Canadian Grocer's annual Market Survey found 2012 wasn't quite a banner year for traditional supermarkets and c-stores

Canada’s grocery industry is stuck in low gear. New data compiled by Canadian Grocer finds that for the second year in a row traditional grocery store sales barely nudged.

Total sales in 2012 grew a miniscule 1.1 per cent over 2011. That’s the second straight year of meager sales growth. In 2011, sales rose just one per cent.

Those are not the numbers Canadian grocers were hoping for, nor ones they’ve grown accustomed to. Annual growth has historically averaged three per cent or more.

The past two years represent the worst sales growth in more than a decade. The last time things were this bad was in 1995, when sales grew just 0.8 per cent; and in 1996, when sales actually fell a half per cent.

The situation back then was different, however. In 1995 the economy was teetering on the verge of recession. That year, Canada barely escaped a dreaded double-dip economic slowdown. Today, despite lingering effects of the 2008 global meltdown, Canada’s economy appears better off, with growth of about 1.5 per cent last year and slightly better expectations for 2013.

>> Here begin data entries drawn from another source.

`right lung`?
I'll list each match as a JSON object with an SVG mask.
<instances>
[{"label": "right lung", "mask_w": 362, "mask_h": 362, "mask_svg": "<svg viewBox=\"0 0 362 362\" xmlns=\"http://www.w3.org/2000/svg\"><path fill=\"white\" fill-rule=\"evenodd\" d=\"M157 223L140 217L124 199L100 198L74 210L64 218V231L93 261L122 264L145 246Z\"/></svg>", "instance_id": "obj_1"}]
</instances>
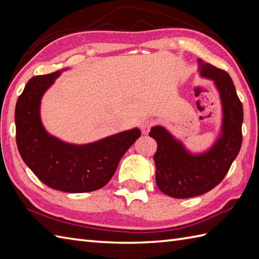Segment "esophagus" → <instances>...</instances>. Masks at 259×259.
<instances>
[{
	"label": "esophagus",
	"mask_w": 259,
	"mask_h": 259,
	"mask_svg": "<svg viewBox=\"0 0 259 259\" xmlns=\"http://www.w3.org/2000/svg\"><path fill=\"white\" fill-rule=\"evenodd\" d=\"M152 125H153V121H152V120H145V121H142V123H141V125H140L142 135H147L148 133H149V130H150V128H151Z\"/></svg>",
	"instance_id": "esophagus-1"
}]
</instances>
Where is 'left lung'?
<instances>
[{
    "instance_id": "1",
    "label": "left lung",
    "mask_w": 259,
    "mask_h": 259,
    "mask_svg": "<svg viewBox=\"0 0 259 259\" xmlns=\"http://www.w3.org/2000/svg\"><path fill=\"white\" fill-rule=\"evenodd\" d=\"M201 78L211 80L222 103L221 130L207 150L191 152L180 139L162 125L152 126L149 136L157 141L153 155L156 183L164 195L190 198L214 188L228 172L240 150L244 120L243 104L226 71L198 59Z\"/></svg>"
}]
</instances>
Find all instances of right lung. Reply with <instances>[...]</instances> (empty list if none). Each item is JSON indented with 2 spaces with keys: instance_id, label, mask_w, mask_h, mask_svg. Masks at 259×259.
<instances>
[{
  "instance_id": "obj_1",
  "label": "right lung",
  "mask_w": 259,
  "mask_h": 259,
  "mask_svg": "<svg viewBox=\"0 0 259 259\" xmlns=\"http://www.w3.org/2000/svg\"><path fill=\"white\" fill-rule=\"evenodd\" d=\"M27 82L15 107L16 145L25 164L43 184L64 192H89L112 178L125 151L141 136L133 128L90 144H69L50 135L41 120V100L63 71Z\"/></svg>"
}]
</instances>
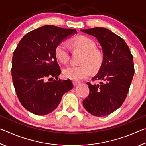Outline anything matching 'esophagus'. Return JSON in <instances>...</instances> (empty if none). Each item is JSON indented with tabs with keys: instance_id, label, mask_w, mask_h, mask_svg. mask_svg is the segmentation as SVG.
Instances as JSON below:
<instances>
[{
	"instance_id": "esophagus-1",
	"label": "esophagus",
	"mask_w": 146,
	"mask_h": 146,
	"mask_svg": "<svg viewBox=\"0 0 146 146\" xmlns=\"http://www.w3.org/2000/svg\"><path fill=\"white\" fill-rule=\"evenodd\" d=\"M73 85H74V86H76V85L79 84H80V82H78V81L73 80Z\"/></svg>"
}]
</instances>
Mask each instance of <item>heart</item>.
<instances>
[{"mask_svg": "<svg viewBox=\"0 0 146 146\" xmlns=\"http://www.w3.org/2000/svg\"><path fill=\"white\" fill-rule=\"evenodd\" d=\"M71 44L75 49L83 52L80 65H69L64 69L63 75L73 80L84 79L91 74V68L95 71L99 70L103 62V55L95 48V43L91 38L80 36L73 39ZM55 56L62 63H66L70 59V48L66 42H62L55 48Z\"/></svg>", "mask_w": 146, "mask_h": 146, "instance_id": "b5f03b06", "label": "heart"}]
</instances>
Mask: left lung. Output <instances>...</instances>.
I'll return each instance as SVG.
<instances>
[{
  "label": "left lung",
  "mask_w": 146,
  "mask_h": 146,
  "mask_svg": "<svg viewBox=\"0 0 146 146\" xmlns=\"http://www.w3.org/2000/svg\"><path fill=\"white\" fill-rule=\"evenodd\" d=\"M97 39L102 48L103 62L92 81L87 82L88 97L83 100L84 107L90 114L104 117L114 112L124 102L134 75L133 55L127 44L120 36L104 28L81 29Z\"/></svg>",
  "instance_id": "1"
}]
</instances>
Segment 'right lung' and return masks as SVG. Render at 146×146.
I'll return each instance as SVG.
<instances>
[{
    "label": "right lung",
    "instance_id": "obj_1",
    "mask_svg": "<svg viewBox=\"0 0 146 146\" xmlns=\"http://www.w3.org/2000/svg\"><path fill=\"white\" fill-rule=\"evenodd\" d=\"M76 33L73 29L46 25L29 31L19 42L12 58V80L20 102L29 112L51 113L73 88L70 79L58 80L61 70L55 51L64 39ZM53 77L56 80H49Z\"/></svg>",
    "mask_w": 146,
    "mask_h": 146
}]
</instances>
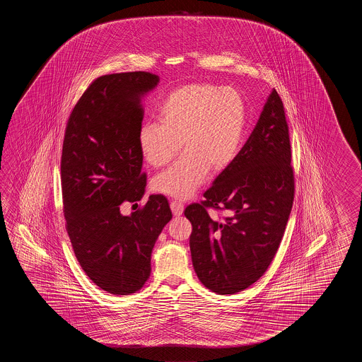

So what’s up with grocery sales? Several factors accounted for the slow pace in 2012. First, 56 fewer franchised supermarkets were in business than in 2011, and 76 fewer unaffiliated independents. Also, more grocery products were bought at non-traditional food retailers such as Walmart, Costco and drugstores.

Walmart in particular opened more stores last year than ever before. Today, more than half the Walmarts in Canada are Supercentres, carrying all the food items of a traditional supermarket.

A third factor was the rise of Chinese and South Asian ethnic grocery stores. Perry Caicco, the managing director of equity research for CIBC World Markets, points out that ethnic stores, Walmart and Costco were responsible for more than half of all new grocery square footage added in 2012.

Given that these retailers only sell about 20 per cent of all groceries in the country, that is a remarkable statistic. “It’s why they are gaining share,” Caicco says.

But perhaps the biggest wrench in the gears last year was consumers and their penny-pinching ways. Since the recession of 2008-09, Canadians have been watching their wallets. Last year they seemed to pay special attention to food prices.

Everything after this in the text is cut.